* PROVIDED RECORDS *
=-=-=
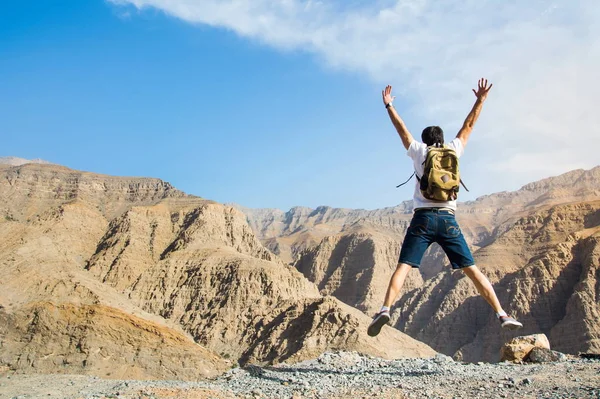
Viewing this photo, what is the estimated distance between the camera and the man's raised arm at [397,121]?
7.90 m

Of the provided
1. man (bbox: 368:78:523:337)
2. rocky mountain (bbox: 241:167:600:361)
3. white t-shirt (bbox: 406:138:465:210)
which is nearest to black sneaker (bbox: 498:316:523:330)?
man (bbox: 368:78:523:337)

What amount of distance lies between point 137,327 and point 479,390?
33.0 m

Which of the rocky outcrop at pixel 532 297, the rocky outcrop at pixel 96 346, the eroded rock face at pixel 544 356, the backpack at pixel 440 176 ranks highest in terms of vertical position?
the rocky outcrop at pixel 532 297

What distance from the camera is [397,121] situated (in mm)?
7992

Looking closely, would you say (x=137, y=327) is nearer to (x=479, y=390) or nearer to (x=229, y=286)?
(x=229, y=286)

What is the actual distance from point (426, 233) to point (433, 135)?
4.61ft

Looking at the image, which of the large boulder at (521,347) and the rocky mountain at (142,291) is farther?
the rocky mountain at (142,291)

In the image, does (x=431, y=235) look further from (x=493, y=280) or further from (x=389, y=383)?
(x=493, y=280)

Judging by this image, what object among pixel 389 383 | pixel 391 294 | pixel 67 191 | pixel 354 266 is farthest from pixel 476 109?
pixel 354 266

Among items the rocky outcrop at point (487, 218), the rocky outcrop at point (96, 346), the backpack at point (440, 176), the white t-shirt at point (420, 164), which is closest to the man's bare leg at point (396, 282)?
the white t-shirt at point (420, 164)

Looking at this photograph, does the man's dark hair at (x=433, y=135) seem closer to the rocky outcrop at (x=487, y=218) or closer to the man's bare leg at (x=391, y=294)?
the man's bare leg at (x=391, y=294)

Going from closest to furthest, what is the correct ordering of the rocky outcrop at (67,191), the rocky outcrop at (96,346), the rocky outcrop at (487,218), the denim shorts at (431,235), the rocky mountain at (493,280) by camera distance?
the denim shorts at (431,235), the rocky outcrop at (96,346), the rocky mountain at (493,280), the rocky outcrop at (67,191), the rocky outcrop at (487,218)

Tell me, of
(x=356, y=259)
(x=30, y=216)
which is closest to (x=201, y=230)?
(x=30, y=216)

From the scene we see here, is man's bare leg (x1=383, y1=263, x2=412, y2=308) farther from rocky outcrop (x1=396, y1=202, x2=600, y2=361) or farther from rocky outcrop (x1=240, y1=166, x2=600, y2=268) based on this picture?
rocky outcrop (x1=240, y1=166, x2=600, y2=268)
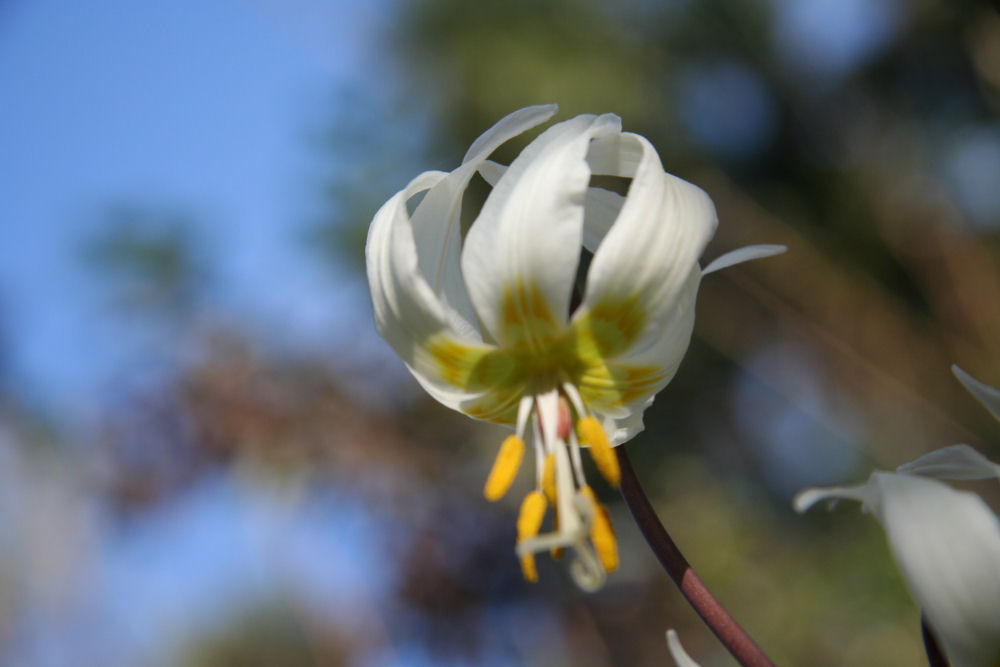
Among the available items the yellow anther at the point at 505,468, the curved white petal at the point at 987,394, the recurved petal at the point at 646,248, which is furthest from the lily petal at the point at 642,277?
the curved white petal at the point at 987,394

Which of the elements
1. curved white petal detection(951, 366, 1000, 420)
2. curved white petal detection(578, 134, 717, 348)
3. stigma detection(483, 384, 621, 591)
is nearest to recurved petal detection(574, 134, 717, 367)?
curved white petal detection(578, 134, 717, 348)

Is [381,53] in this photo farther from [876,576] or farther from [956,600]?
[956,600]

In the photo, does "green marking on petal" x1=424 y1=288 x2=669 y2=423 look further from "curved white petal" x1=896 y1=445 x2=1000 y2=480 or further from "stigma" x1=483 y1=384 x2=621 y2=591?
"curved white petal" x1=896 y1=445 x2=1000 y2=480

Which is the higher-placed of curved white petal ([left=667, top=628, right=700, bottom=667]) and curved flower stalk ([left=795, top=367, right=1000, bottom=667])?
curved flower stalk ([left=795, top=367, right=1000, bottom=667])

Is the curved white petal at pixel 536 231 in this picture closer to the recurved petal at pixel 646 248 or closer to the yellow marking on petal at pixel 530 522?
the recurved petal at pixel 646 248

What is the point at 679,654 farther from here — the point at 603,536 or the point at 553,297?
the point at 553,297

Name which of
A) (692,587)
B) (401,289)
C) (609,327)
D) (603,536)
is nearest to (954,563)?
(692,587)
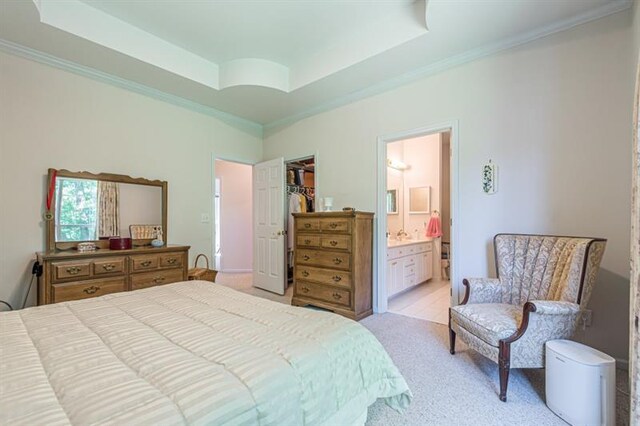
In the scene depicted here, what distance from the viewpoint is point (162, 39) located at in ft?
10.2

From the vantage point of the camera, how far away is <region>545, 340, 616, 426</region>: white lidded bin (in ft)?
5.05

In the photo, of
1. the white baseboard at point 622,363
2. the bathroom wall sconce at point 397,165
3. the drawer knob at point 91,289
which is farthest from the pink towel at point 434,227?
the drawer knob at point 91,289

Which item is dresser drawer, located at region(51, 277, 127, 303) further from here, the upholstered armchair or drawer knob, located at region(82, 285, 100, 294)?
the upholstered armchair

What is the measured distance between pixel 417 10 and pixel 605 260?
8.54 feet

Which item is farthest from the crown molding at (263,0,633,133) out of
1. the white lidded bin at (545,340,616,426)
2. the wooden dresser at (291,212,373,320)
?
the white lidded bin at (545,340,616,426)

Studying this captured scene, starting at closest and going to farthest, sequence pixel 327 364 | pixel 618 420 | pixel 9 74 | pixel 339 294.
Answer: pixel 327 364 → pixel 618 420 → pixel 9 74 → pixel 339 294

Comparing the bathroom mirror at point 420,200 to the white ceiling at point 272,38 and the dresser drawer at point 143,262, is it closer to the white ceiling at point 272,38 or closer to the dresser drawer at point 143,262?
the white ceiling at point 272,38

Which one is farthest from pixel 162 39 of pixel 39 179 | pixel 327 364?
pixel 327 364

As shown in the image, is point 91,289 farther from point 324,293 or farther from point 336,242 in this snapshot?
point 336,242

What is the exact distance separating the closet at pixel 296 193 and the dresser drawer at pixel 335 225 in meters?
1.12

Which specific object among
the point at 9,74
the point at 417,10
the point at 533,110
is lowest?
the point at 533,110

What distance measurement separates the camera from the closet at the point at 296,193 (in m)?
4.83

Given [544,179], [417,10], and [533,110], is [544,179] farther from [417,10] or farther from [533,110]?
[417,10]

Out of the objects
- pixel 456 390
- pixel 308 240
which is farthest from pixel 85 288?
pixel 456 390
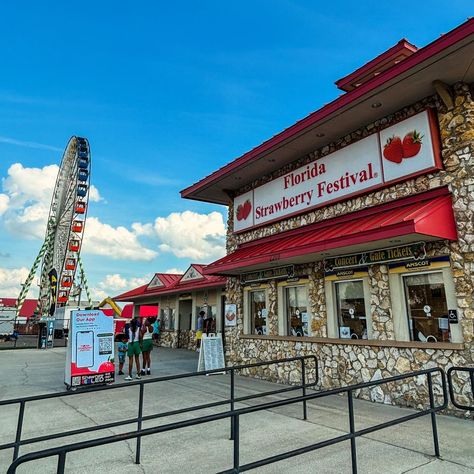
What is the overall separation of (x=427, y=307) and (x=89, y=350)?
23.9 feet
=-=-=
* TASK REQUIREMENTS *
Print once more, exactly, the lines from the one with "Studying this captured" through the last line of the data, both ends included, without any pictures.

* TASK SOLUTION *
Studying this captured scene, starting at closest and going to farthest, sequence pixel 327 364 | pixel 618 420 | pixel 9 74 | pixel 339 294.
Answer: pixel 327 364 → pixel 618 420 → pixel 9 74 → pixel 339 294

Comparing the bathroom mirror at point 420,200 to the white ceiling at point 272,38 and the dresser drawer at point 143,262, is it closer to the white ceiling at point 272,38 or closer to the dresser drawer at point 143,262?
the white ceiling at point 272,38

Which one is farthest from pixel 162 39 of pixel 39 179 | pixel 327 364?
pixel 327 364

As shown in the image, is point 91,289 farther from point 324,293 or farther from point 336,242 in this snapshot?
point 336,242

What is the exact distance separating the closet at pixel 296 193 and the dresser drawer at pixel 335 225 in meters?
1.12

Which specific object among
the point at 9,74
the point at 417,10
the point at 533,110
is lowest?
the point at 533,110

What distance measurement separates the camera from the closet at the point at 296,193 (in m)?
4.83

Given [544,179], [417,10], and [533,110], is [544,179] farther from [417,10] or farther from [533,110]?
[417,10]

Out of the objects
- pixel 456 390
- pixel 308 240
which is farthest from pixel 85 288?
pixel 456 390
What is the overall separation of (x=427, y=307) and (x=89, y=350)?
23.9 feet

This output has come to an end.